NRPLUS MEMBER ARTICLE D onald Trump rose to political power waving the bloody shirt of Kate Steinle, who was shot and killed by an illegal immigrant from Mexico, one who already had been convicted of a raft of felonies and deported five times. Donald Trump promised he would put a stop to that.
The outrage over Steinle’s death was understandable — and, worse, the man who killed her, José Inez García Zárate, was acquitted of murder and manslaughter charges and, incredibly enough, even (on appeal) of the charge of being a felon in possession of a firearm, though he indisputably 1) is a felon, and 2) was in possession of a gun at the time he shot it and killed Kathryn Steinle. Expect to hear a good deal less about the death of 16-year-old Franklin Mercado, who was stabbed to death in what police believe was a gang retaliation and dumped in a park in Dallas.
Among those charged in his death is 25-year-old Jonathan Alexander Gonzalez-Rosales, a gangster from El Salvador, a member of something the U.S. government designates a “transnational criminal organization,” illegally present in the United States, known to law enforcement, and under a removal order.
See if you can spot the weak link: In 2017, Gonzalez-Rosales appeared in a San Antonio court on unrelated charges and came to the attention of ICE’s Enforcement and Removal Operations (ERO). They filed an “immigration detainer” and issued him a notice to appear. He was released from ICE custody in February 2018 after posting bond, and his hearing was set for July. Of course, he did not show up for his hearing. Of course, the authorities lost track of him. Of course, nothing was done until he had murdered a 16-year-old.
He was picked up Tuesday in Dallas on the murder warrant. He’ll be in ICE custody until he is turned over to Dallas. In theory, he will be deported after the murder case is resolved. Don’t be surprised if he is right back in the middle of another mess on our side of the border.
The Trump administration cannot be blamed for a judge letting Gonzalez-Rosales out on bond. But the director of ICE works for him — or would, if there were one. Like so many positions in the Trump administration, the director of ICE — the agency charged with implementing what was supposed to be Trump’s top policy priority — is only there in an “acting” capacity. The Trump administration finds it hard to keep good help, in part because it expects its senior officials to put on a Vegas-lounge-act version of The Death of Stalin every time they appear in public, ritually praising His Excellency the Big Kahuna, Lord of All the Beasts of the Earth and Fishes of the Seas, etc., nervously looking around so as not to be the first who stops applauding.
These things matter. The acting secretary of the Navy has just “resigned” after the unseemly spectacle of his flying all the way to Gaum in order to throw a hissy fit, getting on the loudspeakers of a Navy ship, and screaming out a profanity-laced denunciation of that vessel’s recently dismissed captain, Brett Crozier, who was canned after complaining about the fact that his superiors were sitting on their thumbs while coronavirus raged through his ship, needlessly endangering his sailors — who cheered him heartily as he was led away. The new guy called the former commander “stupid” and “naïve.” On loudspeakers, this was, for the benefit of the crew. The Navy took the captain’s advice but fired him, anyway, for shaming them into action.
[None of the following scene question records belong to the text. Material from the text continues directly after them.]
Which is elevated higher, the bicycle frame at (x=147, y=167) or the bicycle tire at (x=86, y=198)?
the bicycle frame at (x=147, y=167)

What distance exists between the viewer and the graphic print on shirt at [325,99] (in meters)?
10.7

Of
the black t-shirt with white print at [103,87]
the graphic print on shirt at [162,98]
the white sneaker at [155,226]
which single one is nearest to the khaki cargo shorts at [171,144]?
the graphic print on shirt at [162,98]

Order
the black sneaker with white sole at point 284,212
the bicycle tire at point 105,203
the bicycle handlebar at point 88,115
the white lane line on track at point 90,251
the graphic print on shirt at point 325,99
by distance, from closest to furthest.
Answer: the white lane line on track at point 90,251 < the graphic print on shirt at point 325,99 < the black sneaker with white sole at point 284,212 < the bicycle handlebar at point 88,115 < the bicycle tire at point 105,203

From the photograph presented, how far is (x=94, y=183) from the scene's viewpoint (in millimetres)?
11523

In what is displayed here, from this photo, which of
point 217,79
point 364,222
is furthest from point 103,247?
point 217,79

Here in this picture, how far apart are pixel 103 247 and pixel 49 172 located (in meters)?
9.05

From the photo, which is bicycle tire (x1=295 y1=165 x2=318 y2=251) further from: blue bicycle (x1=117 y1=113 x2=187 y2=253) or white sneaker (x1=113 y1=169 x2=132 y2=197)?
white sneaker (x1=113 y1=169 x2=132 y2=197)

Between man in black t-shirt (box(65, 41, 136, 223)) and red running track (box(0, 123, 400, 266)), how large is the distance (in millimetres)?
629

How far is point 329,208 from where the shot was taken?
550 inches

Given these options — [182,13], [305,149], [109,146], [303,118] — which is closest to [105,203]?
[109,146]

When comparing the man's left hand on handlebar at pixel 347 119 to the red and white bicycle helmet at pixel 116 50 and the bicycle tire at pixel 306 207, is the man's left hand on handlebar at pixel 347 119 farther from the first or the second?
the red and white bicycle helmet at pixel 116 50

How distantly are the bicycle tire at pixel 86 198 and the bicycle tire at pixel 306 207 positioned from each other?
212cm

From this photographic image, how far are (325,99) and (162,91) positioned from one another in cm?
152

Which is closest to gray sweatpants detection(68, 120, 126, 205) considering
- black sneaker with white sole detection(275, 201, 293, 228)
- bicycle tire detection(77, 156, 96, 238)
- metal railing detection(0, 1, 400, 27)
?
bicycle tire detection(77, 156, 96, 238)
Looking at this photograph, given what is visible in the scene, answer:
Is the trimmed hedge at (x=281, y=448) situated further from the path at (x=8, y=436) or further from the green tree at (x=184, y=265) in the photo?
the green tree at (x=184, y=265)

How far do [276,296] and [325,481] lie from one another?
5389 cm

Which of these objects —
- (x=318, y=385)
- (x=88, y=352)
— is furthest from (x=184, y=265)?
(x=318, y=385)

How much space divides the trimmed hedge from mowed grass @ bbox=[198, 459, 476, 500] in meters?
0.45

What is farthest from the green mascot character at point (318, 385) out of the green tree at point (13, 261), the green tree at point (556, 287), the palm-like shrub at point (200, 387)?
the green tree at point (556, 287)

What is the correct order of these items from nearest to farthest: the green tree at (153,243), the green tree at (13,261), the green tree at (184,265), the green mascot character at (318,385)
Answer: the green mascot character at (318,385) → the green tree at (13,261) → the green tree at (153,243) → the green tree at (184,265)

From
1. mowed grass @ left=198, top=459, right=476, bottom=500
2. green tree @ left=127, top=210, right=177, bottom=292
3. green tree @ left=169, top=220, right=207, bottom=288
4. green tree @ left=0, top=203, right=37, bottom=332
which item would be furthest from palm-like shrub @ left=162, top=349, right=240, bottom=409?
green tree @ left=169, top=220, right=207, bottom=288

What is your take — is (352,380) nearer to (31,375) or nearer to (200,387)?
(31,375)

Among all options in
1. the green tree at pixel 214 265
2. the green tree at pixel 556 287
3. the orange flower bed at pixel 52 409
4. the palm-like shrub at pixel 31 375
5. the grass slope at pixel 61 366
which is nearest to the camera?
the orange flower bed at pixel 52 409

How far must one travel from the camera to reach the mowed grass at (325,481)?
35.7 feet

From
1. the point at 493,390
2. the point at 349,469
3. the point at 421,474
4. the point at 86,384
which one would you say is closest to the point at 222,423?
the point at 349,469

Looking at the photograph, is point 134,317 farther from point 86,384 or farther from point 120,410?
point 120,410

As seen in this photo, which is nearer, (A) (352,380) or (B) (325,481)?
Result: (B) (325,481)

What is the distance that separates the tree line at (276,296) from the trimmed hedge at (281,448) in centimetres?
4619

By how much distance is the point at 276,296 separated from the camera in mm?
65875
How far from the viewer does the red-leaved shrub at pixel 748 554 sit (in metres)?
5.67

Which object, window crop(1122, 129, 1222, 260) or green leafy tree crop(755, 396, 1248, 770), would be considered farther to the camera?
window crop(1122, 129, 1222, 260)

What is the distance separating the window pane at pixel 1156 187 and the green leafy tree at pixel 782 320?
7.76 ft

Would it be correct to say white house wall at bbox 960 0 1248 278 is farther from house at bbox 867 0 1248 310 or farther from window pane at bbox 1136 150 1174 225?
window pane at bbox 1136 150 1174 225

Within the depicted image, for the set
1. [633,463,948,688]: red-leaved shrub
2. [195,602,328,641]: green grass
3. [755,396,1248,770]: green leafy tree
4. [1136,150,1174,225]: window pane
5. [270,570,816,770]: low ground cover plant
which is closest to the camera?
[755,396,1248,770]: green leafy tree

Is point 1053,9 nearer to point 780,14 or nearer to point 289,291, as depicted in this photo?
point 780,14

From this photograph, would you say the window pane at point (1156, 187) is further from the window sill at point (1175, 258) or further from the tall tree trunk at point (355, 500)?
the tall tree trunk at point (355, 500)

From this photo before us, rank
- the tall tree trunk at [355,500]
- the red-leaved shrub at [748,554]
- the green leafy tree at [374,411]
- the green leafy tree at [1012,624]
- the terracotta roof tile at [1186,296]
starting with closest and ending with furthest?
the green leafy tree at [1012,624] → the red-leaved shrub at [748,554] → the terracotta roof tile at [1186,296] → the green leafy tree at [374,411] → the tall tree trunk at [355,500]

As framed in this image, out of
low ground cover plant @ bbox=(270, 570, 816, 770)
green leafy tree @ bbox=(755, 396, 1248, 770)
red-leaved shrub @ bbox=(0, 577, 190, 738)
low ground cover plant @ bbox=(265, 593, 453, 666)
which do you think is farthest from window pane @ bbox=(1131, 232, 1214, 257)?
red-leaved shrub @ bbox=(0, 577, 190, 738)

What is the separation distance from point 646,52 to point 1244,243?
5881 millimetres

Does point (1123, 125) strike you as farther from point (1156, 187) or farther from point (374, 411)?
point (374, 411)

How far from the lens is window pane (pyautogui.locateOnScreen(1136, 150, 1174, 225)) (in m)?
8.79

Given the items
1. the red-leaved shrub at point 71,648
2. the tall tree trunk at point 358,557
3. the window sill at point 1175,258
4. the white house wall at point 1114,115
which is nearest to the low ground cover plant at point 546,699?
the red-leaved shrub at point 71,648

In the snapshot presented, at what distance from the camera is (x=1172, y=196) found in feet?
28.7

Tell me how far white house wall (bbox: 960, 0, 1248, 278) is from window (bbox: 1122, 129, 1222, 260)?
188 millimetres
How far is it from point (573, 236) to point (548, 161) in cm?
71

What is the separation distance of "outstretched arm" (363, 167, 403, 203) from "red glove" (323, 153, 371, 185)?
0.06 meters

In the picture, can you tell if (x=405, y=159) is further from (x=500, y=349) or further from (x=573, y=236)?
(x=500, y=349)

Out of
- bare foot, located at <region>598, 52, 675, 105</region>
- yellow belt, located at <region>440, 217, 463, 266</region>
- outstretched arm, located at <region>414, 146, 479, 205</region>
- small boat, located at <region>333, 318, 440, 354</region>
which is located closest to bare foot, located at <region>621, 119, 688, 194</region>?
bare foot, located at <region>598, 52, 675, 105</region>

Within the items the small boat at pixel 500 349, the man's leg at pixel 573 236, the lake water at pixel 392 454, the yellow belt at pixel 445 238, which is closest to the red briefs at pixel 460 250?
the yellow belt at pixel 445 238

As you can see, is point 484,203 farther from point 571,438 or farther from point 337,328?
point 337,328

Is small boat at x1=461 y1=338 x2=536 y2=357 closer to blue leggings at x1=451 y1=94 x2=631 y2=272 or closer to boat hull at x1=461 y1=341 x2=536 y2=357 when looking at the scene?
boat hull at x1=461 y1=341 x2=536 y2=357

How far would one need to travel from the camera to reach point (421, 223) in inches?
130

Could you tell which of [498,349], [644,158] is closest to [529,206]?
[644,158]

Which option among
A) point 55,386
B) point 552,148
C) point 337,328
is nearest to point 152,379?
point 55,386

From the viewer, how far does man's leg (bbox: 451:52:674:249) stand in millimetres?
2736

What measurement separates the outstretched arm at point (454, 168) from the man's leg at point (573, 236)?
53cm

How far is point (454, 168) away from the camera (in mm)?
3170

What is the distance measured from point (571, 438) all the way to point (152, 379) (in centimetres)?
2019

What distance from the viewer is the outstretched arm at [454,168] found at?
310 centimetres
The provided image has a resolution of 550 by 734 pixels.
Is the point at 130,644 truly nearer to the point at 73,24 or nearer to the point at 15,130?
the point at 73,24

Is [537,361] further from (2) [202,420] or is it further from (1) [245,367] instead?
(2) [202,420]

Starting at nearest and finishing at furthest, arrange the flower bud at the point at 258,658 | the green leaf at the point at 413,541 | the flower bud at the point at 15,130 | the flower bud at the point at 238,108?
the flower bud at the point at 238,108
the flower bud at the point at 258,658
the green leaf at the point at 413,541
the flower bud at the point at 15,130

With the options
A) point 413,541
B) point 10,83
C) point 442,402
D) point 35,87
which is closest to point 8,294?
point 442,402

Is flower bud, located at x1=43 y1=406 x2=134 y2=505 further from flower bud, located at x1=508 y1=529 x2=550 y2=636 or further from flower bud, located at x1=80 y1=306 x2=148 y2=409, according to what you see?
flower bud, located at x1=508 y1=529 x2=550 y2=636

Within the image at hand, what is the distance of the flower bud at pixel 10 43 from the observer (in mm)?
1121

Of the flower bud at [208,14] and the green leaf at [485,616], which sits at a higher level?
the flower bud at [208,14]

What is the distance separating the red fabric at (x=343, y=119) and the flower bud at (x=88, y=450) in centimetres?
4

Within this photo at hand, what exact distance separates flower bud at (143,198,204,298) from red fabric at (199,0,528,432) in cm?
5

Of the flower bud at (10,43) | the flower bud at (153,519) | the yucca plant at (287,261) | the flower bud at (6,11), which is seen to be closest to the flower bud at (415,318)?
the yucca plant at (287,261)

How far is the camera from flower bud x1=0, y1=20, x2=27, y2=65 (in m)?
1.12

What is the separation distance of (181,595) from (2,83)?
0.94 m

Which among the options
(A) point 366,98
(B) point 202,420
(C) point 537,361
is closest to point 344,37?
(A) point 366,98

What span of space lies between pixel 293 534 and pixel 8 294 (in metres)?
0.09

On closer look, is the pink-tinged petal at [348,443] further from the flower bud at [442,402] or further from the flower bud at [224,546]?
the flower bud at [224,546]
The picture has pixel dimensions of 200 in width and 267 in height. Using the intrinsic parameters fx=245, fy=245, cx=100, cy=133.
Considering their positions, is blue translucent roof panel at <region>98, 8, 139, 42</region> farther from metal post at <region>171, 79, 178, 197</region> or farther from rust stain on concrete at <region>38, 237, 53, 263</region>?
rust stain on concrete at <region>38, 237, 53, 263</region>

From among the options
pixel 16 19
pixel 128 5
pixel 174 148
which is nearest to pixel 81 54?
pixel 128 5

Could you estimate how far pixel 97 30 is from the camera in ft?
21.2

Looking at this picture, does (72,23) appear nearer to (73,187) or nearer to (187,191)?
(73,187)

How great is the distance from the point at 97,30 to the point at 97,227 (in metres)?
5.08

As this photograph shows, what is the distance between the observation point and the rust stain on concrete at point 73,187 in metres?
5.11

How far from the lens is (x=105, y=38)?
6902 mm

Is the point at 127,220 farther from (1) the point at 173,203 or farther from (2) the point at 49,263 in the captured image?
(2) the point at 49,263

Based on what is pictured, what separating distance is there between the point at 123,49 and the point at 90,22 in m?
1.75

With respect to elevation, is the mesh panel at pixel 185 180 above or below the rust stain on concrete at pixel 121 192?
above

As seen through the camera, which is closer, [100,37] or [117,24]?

Captain Crozier recently has tested positive for the coronavirus.
The acting secretary of the Navy, Thomas Modly, had his job because the previous secretary of the Navy, Richard Spencer, was pushed out after he criticized the Trump administration for soliciting special treatment for a former SEAL demoted after grotesque misconduct but, happily for him, acquitted on the murder and attempted murder charges he was brought up on. That was the double sin of criticizing the president and contradicting the Fox News line.
(Former ICE director Thomas Homan’s retirement gig? Fox News.)
Trump’s apologists often speak and write as though the complaints against him were only a matter of etiquette — the tweets and the boobishness and the boorishness and the endless stream of petty lies (and non-petty ones, too), but the real complaint is that Captain Chaos is a lot better at Twitter than he is at governance. That is apparent in big, headline-grabbing issues, most prominent among them his administration’s beef-witted response to the coronavirus epidemic. It is a truly epic collection of blockheads indeed among whom Peter Navarro, as witless a crank as American public life has to offer, stands out for his foresight on the seriousness of the COVID-19 outbreak.
But it is apparent in the small print, too, including a little police item about a dead teenager in Dallas.
There’s a pattern: Trump can snipe and troll about the “Chinese virus,” but he still feels obliged to suck up to Chairman Xi at every opportunity. He can keen and sniff about the “bad hombres” illegally present in our country, but they slip through the fingers of his administration as easily as they did Barack Obama’s. Trump’s is a rhetorical presidency.
There are show horses and there are workhorses. Trump is a show horse.